The current global credit crisis clearly underscores the systemic dangers of sudden credit contractions in global financial markets and the concomitant need for a global institution that can help alleviate those illiquidity pressures as well as issue alarm signals about looming problems. There is also a need for better mechanisms to encourage all governments to think harder about the international implications of their domestic fiscal and monetary policy choices.

These objectives can best be achieved by sharpening the mandate and strengthening the cor responding resources of the International Monetary Fund, which in recent decades has strayed sometimes unsuccessfully away from its core responsibilities regarding balance of payments adjustment into such areas as structural economic reform and long-term development finance. The limited use of the Fund’s surveillance powers today limits the IMF’s influence on financial market expectations and public perceptions, leaving the international monetary system without the impartial moral arbiter it needs to look after the health of the global economic system as a whole.

That’s why the United States should work with other members of the Fund’s board to strengthen the institution’s independent execution of its surveillance and macroeconomic coordination functions along these lines. Certainly there are national economies that could profit from such attention. Examples include Iceland, Hungary, South Korea, and Vietnam, all of which boast economies that were enjoying fast debt-driven growth but are now facing varying degrees of trouble. Investors worry about these nations’ economies—and particularly their financial institutions—in which easy credit and asset-price bubbles fuelled rapid growth.

Iceland, for example, transformed itself from an also-ran among developed economies to a high performer in recent years, but now may be the first casualty of this turnaround. Iceland’s current-account deficit has ballooned to 16 percent of its Gross Domestic Product, and is now more difficult to fund. The Icelandic krona has also dropped some 20 percent against the euro since the start of the year. Its banks are looking weak. On March 25, the Central Bank of Iceland raised interest rates by more than 1 percent to 15 percent as fears of capital flight spread.

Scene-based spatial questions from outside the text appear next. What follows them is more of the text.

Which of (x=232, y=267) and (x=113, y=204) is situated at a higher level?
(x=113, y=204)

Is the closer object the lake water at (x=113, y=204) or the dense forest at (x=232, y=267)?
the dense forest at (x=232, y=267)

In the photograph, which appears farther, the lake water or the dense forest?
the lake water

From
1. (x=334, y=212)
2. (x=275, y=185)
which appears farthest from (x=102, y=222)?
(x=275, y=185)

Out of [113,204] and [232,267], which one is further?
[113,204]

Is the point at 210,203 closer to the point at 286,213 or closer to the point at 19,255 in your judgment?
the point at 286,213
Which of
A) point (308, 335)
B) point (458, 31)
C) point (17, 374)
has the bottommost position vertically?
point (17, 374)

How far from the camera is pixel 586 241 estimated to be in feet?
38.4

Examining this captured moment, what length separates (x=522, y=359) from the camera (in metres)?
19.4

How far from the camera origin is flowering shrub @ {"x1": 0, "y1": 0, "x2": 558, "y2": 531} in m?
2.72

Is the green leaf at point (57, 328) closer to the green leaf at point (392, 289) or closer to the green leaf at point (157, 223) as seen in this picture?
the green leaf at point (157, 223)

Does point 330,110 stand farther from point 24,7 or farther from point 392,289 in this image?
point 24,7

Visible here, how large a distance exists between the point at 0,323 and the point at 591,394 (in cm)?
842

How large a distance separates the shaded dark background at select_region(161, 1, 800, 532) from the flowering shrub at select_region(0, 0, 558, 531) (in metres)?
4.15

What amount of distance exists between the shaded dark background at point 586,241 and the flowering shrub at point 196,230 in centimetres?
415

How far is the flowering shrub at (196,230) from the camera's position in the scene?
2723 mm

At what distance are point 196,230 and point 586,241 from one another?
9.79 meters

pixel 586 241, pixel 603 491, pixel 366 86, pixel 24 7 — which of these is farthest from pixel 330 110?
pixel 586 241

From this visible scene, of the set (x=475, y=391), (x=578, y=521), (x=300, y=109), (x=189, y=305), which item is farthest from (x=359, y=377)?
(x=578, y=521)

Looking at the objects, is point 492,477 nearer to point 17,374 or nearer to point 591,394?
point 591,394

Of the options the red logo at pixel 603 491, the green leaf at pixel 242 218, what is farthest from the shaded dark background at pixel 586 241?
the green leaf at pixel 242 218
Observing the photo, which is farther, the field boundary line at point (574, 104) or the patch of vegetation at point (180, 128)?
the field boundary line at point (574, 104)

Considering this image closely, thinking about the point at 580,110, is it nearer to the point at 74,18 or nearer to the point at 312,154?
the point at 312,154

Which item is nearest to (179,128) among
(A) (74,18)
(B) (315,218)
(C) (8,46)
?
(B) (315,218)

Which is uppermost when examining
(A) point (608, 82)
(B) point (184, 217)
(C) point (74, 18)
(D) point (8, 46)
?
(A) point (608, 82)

Other countries may follow suit. South Korea has reported a huge current-account deficit in January and February 2008—the biggest in 11 years—and South Korean authorities have already expressed worry about the declining value of the South Korean won. The Baltic states Latvia, Lithuania, and Estonia have current-account deficits of 25 percent, 16 percent, and 14 percent, respectively. These numbers do not bode well according to Fitch, a ratings agency, which says that countries that run current-account deficits in the double-digits usually run into economic difficulties. Bulgaria and Romania, which also have large current-account deficits (23 percent and 14 percent), are also shoes that may drop.

Other countries, such as Turkey and South Africa, have big current-account deficits, looming external debt, and currencies in danger of attack. They also have what appear to be asset bubbles, particularly in housing, that could shake their banking systems should they burst. Turkey’s current account deficit, for example, widened to $3.3 billion in February, some 10 percent more than economists expected and the Turkish lira has dropped sharply since the start of the year. And South Africa’s current-account deficit grew to 8.1 percent of GDP in the third quarter of 2007, its highest levels since 1971. The South African rand has fallen 21 percent against the euro and 15 percent again the dollar since the start of the year.

Any IMF mission-realignment contemplated by Fund board members should take into account both the global credit crisis and overall world macroeconomic conditions related to the globalization of trade and investment. Recent developments have sharply shaken the global financial system over the past year. Re-tooling the Fund so it can get back to basics could well help the international economic system better cope with the current crisis and future crises as they arise.

Naoko Nakamae is a Visiting Fellow at the Center for American Progress. Jonathan Jacoby is Associate Director for International Economic Policy at the Center.